**TEXT PASSAGE**:
"First presentation" of type theory: replace lambda-abstraction by defining equation?

75 views
Skip to first unread message

Sunrise Confusion

unread,
Sep 3, 2018, 3:17:56 PM9/3/18
to HoTT Cafe
I am referring to section A.1 of the HoTT book, i.e. the "first
presentation" of
type theory using defining equations. This presentation is based on
lambda-calculus, and treats functions introduced by lambda-abstraction and
functions introduced by recursors on a somewhat different footing: The former
get their own term forming operation (lambda x.B), while the latter are implied
by rules of the form "if..., then we can introduce a defined constant...".

Is there a problem with throwing away lambda abstraction as a term forming
operation, and instead defining all functions using "defining equations"? Then
we can still introduce lambda-abstraction as syntactic sugar (as a
shorthand for
defining a new function, and referencing it). Besides my original
motivation, it
seems to me that this would simplify the definitions and discussion in A.1 and
A.4 a bit if it works, as one doesn't need to discuss the computation rule of
lambda-calculus etc. separately from the rules for defined constants.
I appended
a patch to make this more precise. Is this done somewhere in the literature?

I also have the following possibly related question on the definition of
convertibility in section A.1. The book says shortly before A.1.1 that
"Convertibility between terms t and t' is the equivalence relation generated by
the defining equations for constants,...". Does this mean that, if all defining
equations for two constants c, c' are the same, we should introduce an
equivalence between c and c' (the judgmental analog of function
extensionality)?
This seems to be done in the rest of the book (e.g. in the structural rules in
the second presentation). Is this implied by the statement here as well, or is
there an argument that we don't need to do this for functions defined by
recursors? If it is implied, I think there should be a sentence
clarifying this.

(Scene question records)
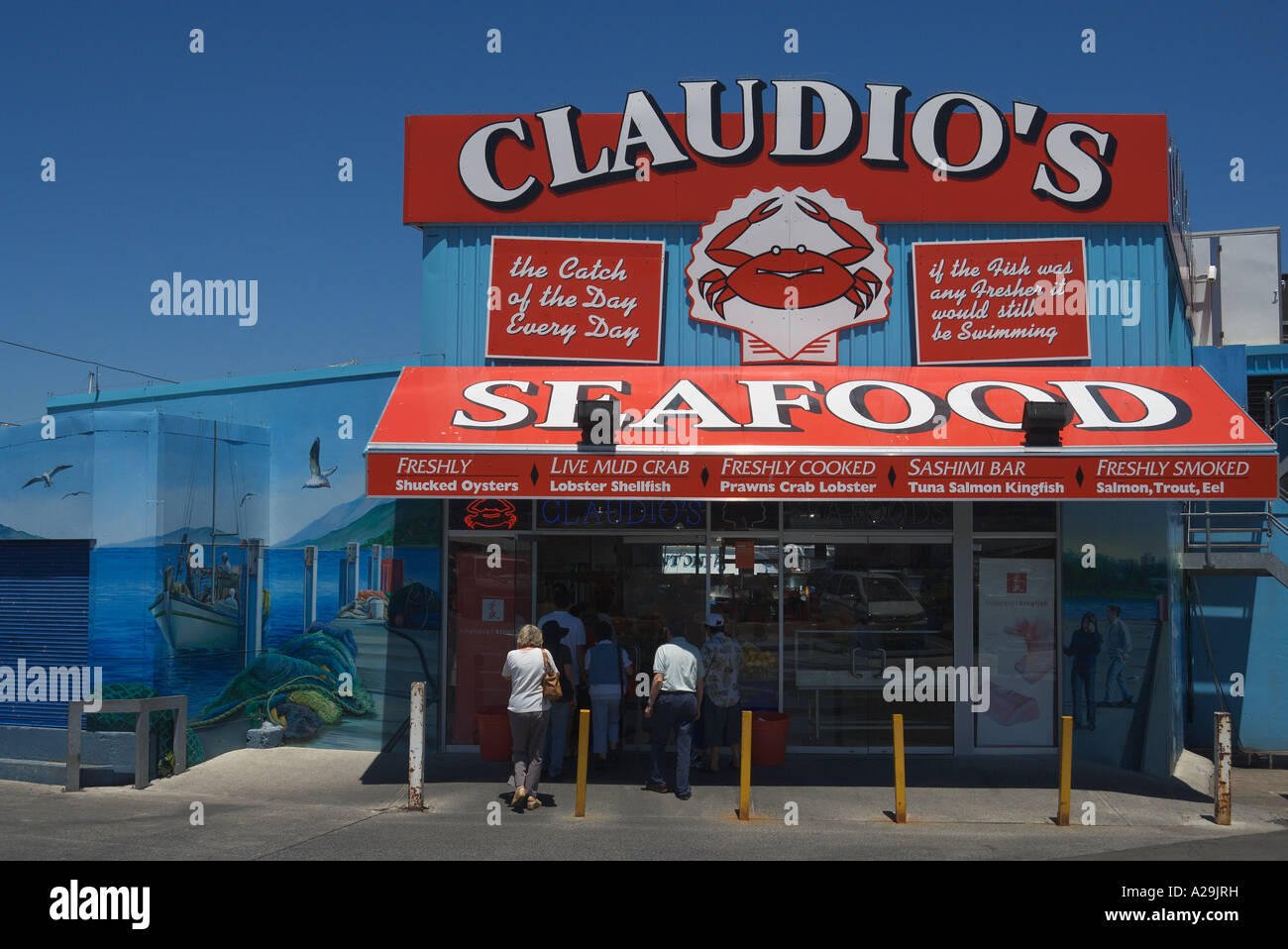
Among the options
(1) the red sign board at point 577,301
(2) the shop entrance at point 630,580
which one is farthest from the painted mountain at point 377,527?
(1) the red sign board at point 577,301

* * *

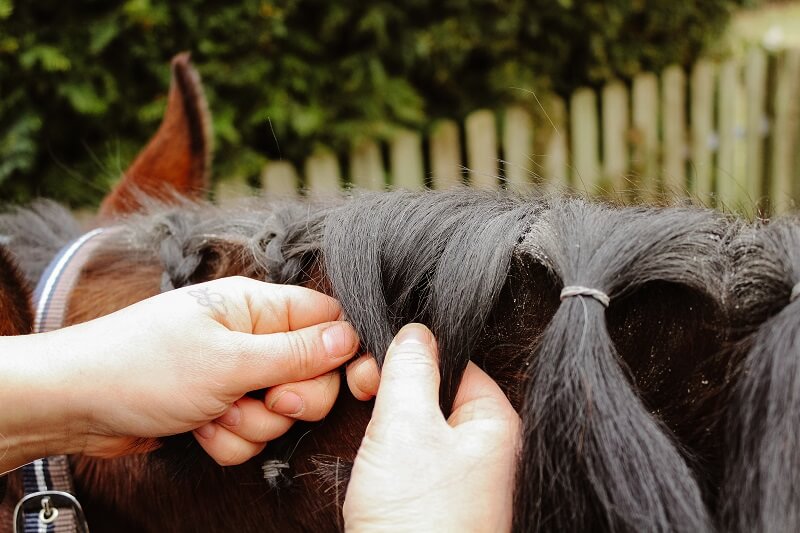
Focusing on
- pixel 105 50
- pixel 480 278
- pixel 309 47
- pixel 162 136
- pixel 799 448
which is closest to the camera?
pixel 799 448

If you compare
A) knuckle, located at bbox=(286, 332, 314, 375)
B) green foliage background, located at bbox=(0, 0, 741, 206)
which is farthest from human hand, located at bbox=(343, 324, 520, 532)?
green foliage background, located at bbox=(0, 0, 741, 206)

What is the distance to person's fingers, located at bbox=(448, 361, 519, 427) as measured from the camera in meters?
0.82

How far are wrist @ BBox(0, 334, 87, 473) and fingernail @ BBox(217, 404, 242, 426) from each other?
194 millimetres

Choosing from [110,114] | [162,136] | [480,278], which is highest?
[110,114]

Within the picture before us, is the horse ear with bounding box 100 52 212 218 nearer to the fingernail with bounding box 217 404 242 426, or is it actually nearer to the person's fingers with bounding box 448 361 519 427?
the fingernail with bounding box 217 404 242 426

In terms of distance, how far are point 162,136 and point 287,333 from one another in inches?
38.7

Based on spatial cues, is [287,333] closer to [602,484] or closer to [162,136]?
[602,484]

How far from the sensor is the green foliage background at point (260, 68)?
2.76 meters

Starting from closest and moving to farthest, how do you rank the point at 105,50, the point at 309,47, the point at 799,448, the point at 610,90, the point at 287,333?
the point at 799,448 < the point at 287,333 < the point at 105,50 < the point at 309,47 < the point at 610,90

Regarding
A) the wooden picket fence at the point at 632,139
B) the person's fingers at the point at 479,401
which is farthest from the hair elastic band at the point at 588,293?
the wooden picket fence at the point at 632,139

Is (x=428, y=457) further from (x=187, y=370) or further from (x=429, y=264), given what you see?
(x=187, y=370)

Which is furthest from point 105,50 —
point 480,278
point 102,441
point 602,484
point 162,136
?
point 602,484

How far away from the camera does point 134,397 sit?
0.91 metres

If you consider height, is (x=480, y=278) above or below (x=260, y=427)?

**CHALLENGES**:
1. List every section number of the HoTT book that the type theory post mentions.
2. In the type theory post, what does the writer suggest lambda-abstraction could still be introduced as?
3. Resume the type theory post after its last sentence.
This material has no connection to the type theory post.

**ANSWERS BELOW**:
1. A.1, A.1.1, A.4

2. As syntactic sugar, a shorthand for defining a new function and referencing it.

3.
On the other hand, where is such a rule necessary/does introduce a speedup in a
proof when the final judgement we want to deduce is of the form a:A (i.e. is a
statement of constructive mathematics), rather than a==b:A?

Patch:

diff --git a/formal.tex b/formal.tex
index b22593b..ab6a7ec 100644
--- a/formal.tex
+++ b/formal.tex
@@ -40,8 +40,7 @@ inference---the manner in which judgments can be derived from
other judgments.
In this appendix, we present two formulations of Martin-L\"{o}f type
theory, and of the extensions that constitute homotopy type theory.
The first presentation (\cref{sec:syntax-informally}) describes the syntax of
-terms and the forms of judgments as an extension of the untyped
-$\lambda$-calculus, while leaving the rules of inference informal.
+terms and the forms of judgments while leaving the rules of inference informal.
The second (\cref{sec:syntax-more-formally}) defines the terms, judgments,
and rules of inference inductively in the style of natural deduction, as
is customary in much type-theoretic literature.
@@ -137,7 +136,7 @@ whose purpose is to express the fact that $x$ is ``local''
to $B$, i.e., it
is not to be confused with other occurrences of $x$ appearing
elsewhere. Bound variables are familiar to programmers, but less so to
mathematicians.
Various notations are used for binding, such as $x \mapsto B$,
-$\lam x B$, and $x \,.\, B$, depending on the situation. We may write $C[a]$
for the
+$\lam x B$, $x \,.\, B$, and $f(x) \defeq B$, depending on the situation. We
may write $C[a]$ for the
substitution of a term $a$ for the variable in the abstracted expression, i.e.,
we may define $(x.B)[a]$ to be $B[a/x]$. As discussed in
\cref{sec:function-types}, changing the name of a bound variable everywhere
within an expression (``$\alpha$-conversion'')
@@ -160,7 +159,7 @@ consisting of the expressions $A_{i+1},
\label{sec:syntax-informally}

The objects and types of our type theory may be written as terms using
-the following syntax, which is an extension of $\lambda$-calculus with
+the following syntax, which is a calculus with
\emph{variables} $x, x',\dots$,
\index{variable}%
\emph{primitive constants}
@@ -170,14 +169,13 @@ $c,c',\dots$, \emph{defined
constants}\index{constant!defined} $f,f',\dots$, and
operations
%
\[
- t \production x \mid \lam{x} t \mid t(t') \mid c \mid f
+ t \production x \mid t(t') \mid c \mid f
\]
%
The notation used here means that a term $t$ is either a variable $x$, or it
-has the form $\lam{x} t$ where $x$ is a variable and $t$ is a term, or it has
-the form $t(t')$ where $t$ and $t'$ are terms, or it is a primitive constant
-$c$, or it is a defined constant $f$. The syntactic markers '$\lambda$', '(',
-')', and '.' are punctuation for guiding the human eye.
+has the form $t(t')$ where $t$ and $t'$ are terms, or it is a primitive
constant
+$c$, or it is a defined constant $f$. The syntactic markers '(' and
+')' are punctuation for guiding the human eye.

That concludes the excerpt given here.